December 17, 2024

A Nightmare’s Echo: The death of Betty E. Crabb (Part One)

On Tuesday, 1 March 1938, Pekin Daily Times readers were met with the shocking and sensational headline:

“DELAVAN BRIDE VICTIM OF GUN SHOT – Mrs. James Crabb, 19, Found Dead in Bed at Banker’s Residence”

The shocking death of Betty E. Crabb, 19, of Delavan was the lead story on the front page of the 1 March 1938 Pekin Daily Times. In the coming weeks and months, the Daily Times and other area newspapers would devote intense coverage to her death and its aftermath.

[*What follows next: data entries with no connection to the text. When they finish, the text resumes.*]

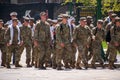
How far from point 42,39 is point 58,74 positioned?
232cm

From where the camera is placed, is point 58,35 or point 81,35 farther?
point 81,35

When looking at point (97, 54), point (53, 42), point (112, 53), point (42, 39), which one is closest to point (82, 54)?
point (97, 54)

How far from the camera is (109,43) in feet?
57.4

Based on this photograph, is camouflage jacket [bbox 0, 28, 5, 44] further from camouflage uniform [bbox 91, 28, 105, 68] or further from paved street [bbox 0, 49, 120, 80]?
camouflage uniform [bbox 91, 28, 105, 68]

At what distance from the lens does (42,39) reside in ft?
56.1

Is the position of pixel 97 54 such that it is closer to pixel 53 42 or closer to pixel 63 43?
pixel 63 43

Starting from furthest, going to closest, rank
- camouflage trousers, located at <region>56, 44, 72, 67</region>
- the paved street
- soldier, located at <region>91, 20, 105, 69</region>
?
1. soldier, located at <region>91, 20, 105, 69</region>
2. camouflage trousers, located at <region>56, 44, 72, 67</region>
3. the paved street

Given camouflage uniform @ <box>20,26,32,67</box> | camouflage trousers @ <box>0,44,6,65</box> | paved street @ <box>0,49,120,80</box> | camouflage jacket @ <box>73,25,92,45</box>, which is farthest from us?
camouflage trousers @ <box>0,44,6,65</box>

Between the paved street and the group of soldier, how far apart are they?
0.78 meters

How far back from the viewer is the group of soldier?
17.1m

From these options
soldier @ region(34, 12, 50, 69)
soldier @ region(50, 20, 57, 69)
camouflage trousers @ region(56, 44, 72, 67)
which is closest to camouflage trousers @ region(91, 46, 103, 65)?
camouflage trousers @ region(56, 44, 72, 67)

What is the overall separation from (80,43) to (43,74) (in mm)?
2652

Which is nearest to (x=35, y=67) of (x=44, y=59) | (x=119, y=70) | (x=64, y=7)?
(x=44, y=59)

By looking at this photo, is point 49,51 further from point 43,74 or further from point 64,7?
point 64,7
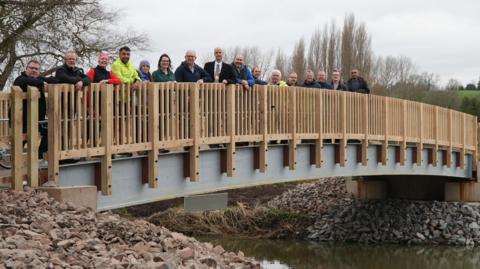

The 19-year-old bride, Betty Ersula (Collison) Crabb, wife of a Delavan banking family scion – married only 5 weeks earlier – was dead of a gunshot wound! Her death occurred at the home of her husband’s parents, in the early morning hours.

This tragic tale and its grievous aftermath were told by Norman V. Kelly (1932-2020), a private investigator who after retirement turned his attention to writing mysteries and true crime books. Kelly was author of the 1999 book, “Shadow of a Nightmare: The true story of murder, deceit and greed in Delavan, Illinois – 1938.

Norman V. Kelly (1932-2020)

A copy of Kelly’s book is in the Pekin Public Library’s Local History Collection, along with copies of newspaper articles that reported on the event of Betty Crabb’s death and the resulting trials – literal and figurative – that brought down a once prominent family.

Kelly derived the title of his book from a 1 March 1938 conversation of two retired Delavan farmers:

“Did you hear about that young Crabb woman?”

“I surely did. I heard it was a suicide.”

“Could be. I heard they was at a party, drinkin’ you know. Hard tellin’.”

“Well, whatever it was, it’s gonna cast another dark shadow on that family, you can bet on that.”

“Shadow? Sounds more like a nightmare to me.”

From the title of Kelly’s book, the retelling or repeating of the story here at “From the History Room” is titled “A Nightmare’s Echo.”

But what did that farm mean by “another” dark shadow? To answer that question, we shall review the history of the Banking Crabbs of Delavan:

I. Daniel Crabb (1818-1888), a pioneer settler of Tazewell County, came to Sand Prairie Township in 1844, then settled in Dillon Township in 1846, and founded a private bank in Delavan in 1874. Daniel’s bank merged with Tazewell County National Bank in 1887. At his death, he left an estate valued at $300,000, an immense sum for that period. Daniel married Margaret F. Bailey, and their son was:

II. James Warren Crabb I (1854-1926), followed in his footsteps as a Delavan banker. He married Elizabeth S. Schureman and had a son named Warren Willis Crabb. Here is the biographical sketch of J. W. Crabb I from “From “Delavan: 1837-1937” –

“James Warren Crabb, son of Daniel and Margaret Bailey Crabb, was born December 28, 1854, in Dillon Township. Following his father, he entered the banking business in Delavan and soon became active in the community. He was active in the promotion of the Tazewell County Fair Association and served for a time as president of its board of directors. Always taking a close interest in civic affairs, he served as an alderman and in 1893 was elected mayor of the city. He donated the site of Ayer Public Library to the township He was a member of the Presbyterian Church, the Masonic fraternity, Mystic Shrine and Knights Templar. In 1875 he was married to Elizabeth Schureman, and to them were born three children. In a collision of his automobile with an Illinois Central train at the Locust Street crossing, he was killed March 30, 1926. As a mark of respect to one who had long served the people of his city, all business houses of the city were closed during his funeral.”

James Warren Crabb I, head of Tazewell County National Bank in Delavan, was the second generation of the Banking Crabbs of Delavan.

The sudden, accidental death of J.W. Crabb I in 1926 was the first shadow to fall upon the Banking Crabbs. The next shadow fell about 10 years later.

III. Warren Willis Crabb (1892-1947), also went into banking in Delavan like his father and grandfather, and expected his son to do the same. Married firstly Elizabeth Monroe, but he scandalously (as his contemporaries saw it) divorced her in 1936 and married a younger woman, Catherine Steinmetz of Peoria. W.W. Crabb’s eldest son, expected to follow his father as a banker, was James Warren Crabb II, popularly known as “Jimmie.”